**SHORT EXERCISE A**
Answer these questions from the Python forum question below:
(i) What values does the post list for FAV_VENUE_CITY_NAME?
(ii) What two values appear in the FAV_LANGUAGE list?
(iii) What should the keys of the dictionary be?
**SHORT EXERCISE B**
Write the next part of the Python forum question below, picking up after its last sentence.

**TEXT**
Reputation: 5917
i have a large string like
res = ["FAV_VENUE_CITY_NAME == 'Mumbai' & EVENT_GENRE == 'KIDS' & count_EVENT_GENRE >= 1",
"FAV_VENUE_CITY_NAME == 'Mumbai' & EVENT_GENRE == 'FANTASY' & count_EVENT_GENRE >= 1",
"FAV_VENUE_CITY_NAME =='Mumbai' & EVENT_GENRE == 'FESTIVAL' & count_EVENT_GENRE >= 1",
"FAV_VENUE_CITY_NAME == 'New Delhi' & EVENT_GENRE == 'WORKSHOP' & count_EVENT_GENRE >= 1",
"FAV_VENUE_CITY_NAME == 'Mumbai' & EVENT_GENRE == 'EXHIBITION' & count_EVENT_GENRE >= 1",
"FAV_VENUE_CITY_NAME == 'Bangalore' & FAV_GENRE == '|DRAMA|'",
"FAV_VENUE_CITY_NAME = 'Mumbai' & & FAV_GENRE == '|ACTION|ADVENTURE|SCI-FI|'",
"FAV_VENUE_CITY_NAME == 'Bangalore' & FAV_GENRE == '|COMEDY|'",
"FAV_VENUE_CITY_NAME == 'Bangalore' & FAV_GENRE == 'DRAMA' & FAV_LANGUAGE == 'English'",
"FAV_VENUE_CITY_NAME == 'New Delhi' & FAV_LANGUAGE == 'Hindi' & count_EVENT_LANGUAGE >= 1"]
now i am extracting fields by
res = [re.split(r'[(==)(>=)]', x)[0].strip() for x in re.split('[&($#$)]', whereFields)]
res = [x for x in list(set(res)) if x]
o/p:['FAV_GENRE', 'FAV_LANGUAGE', 'FAV_VENUE_CITY_NAME', 'count_EVENT_GENRE', 'EVENT_GENRE','count_EVENT_LANGUAGE']
then by following this filter out some items from a list and store in different arrays in python
i am getting values
FAV_VENUE_CITY_NAME = ['New Delhi', 'Mumbai', 'Bangalore']
FAV_GENRE = ['|DRAMA|', '|COMEDY|', '|ACTION|ADVENTURE|SCI-FI|', 'DRAMA']
EVENT_GENRE = ['FESTIVAL', 'WORKSHOP', 'FANTASY', 'KIDS', 'EXHIBITION']
FAV_LANGUAGE = ['English', 'Hindi']
count_on_field = ['EVENT_GENRE', 'EVENT_LANGUAGE']
Now i want to make a dictionary whose key will be field name in res. and values will be the result from above link.

Data items:
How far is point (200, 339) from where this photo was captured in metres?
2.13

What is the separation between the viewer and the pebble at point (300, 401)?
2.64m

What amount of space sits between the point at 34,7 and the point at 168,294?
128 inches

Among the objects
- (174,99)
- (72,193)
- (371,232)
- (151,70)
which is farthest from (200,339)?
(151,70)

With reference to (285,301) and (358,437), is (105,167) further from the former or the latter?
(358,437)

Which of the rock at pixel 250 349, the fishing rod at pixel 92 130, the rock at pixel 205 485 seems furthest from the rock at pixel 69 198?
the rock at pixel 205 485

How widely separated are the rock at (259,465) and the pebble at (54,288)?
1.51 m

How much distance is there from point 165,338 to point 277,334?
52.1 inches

...

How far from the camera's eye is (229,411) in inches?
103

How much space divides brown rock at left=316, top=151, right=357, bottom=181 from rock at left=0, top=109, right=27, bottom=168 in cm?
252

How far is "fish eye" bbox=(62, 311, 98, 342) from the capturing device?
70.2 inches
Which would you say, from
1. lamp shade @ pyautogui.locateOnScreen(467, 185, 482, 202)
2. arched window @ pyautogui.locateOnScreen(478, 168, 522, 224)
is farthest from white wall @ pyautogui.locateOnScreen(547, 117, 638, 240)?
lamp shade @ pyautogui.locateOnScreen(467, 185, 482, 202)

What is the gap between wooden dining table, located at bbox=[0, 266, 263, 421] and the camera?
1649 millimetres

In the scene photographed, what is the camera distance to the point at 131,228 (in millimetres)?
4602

**EXERCISE RESPONSE A**
(i) 'New Delhi', 'Mumbai' and 'Bangalore'
(ii) 'English' and 'Hindi'
(iii) The field names in res

**EXERCISE RESPONSE B**
Or is there a way to make items of list res as different different list by themselves.
SOmething like
res = ['FAV_GENRE', 'FAV_LANGUAGE', 'FAV_VENUE_CITY_NAME', 'count_EVENT_GENRE', 'EVENT_GENRE','count_EVENT_LANGUAGE']
for i in range(len(res)):
res[i] = list(res[i]) # make each item as an empty list with name as it is
so that they become like
FAV_VENUE_CITY_NAME = []
EVENT_GENRE = []
FAV_GENRE = []
FAV_LANGUAGE = [
then get the value to each individual lists in res list by following the method in above link.
Then make a dictionary like the below line making a dict with index as key
a = [51,27,13,56]
b = dict(enumerate(a))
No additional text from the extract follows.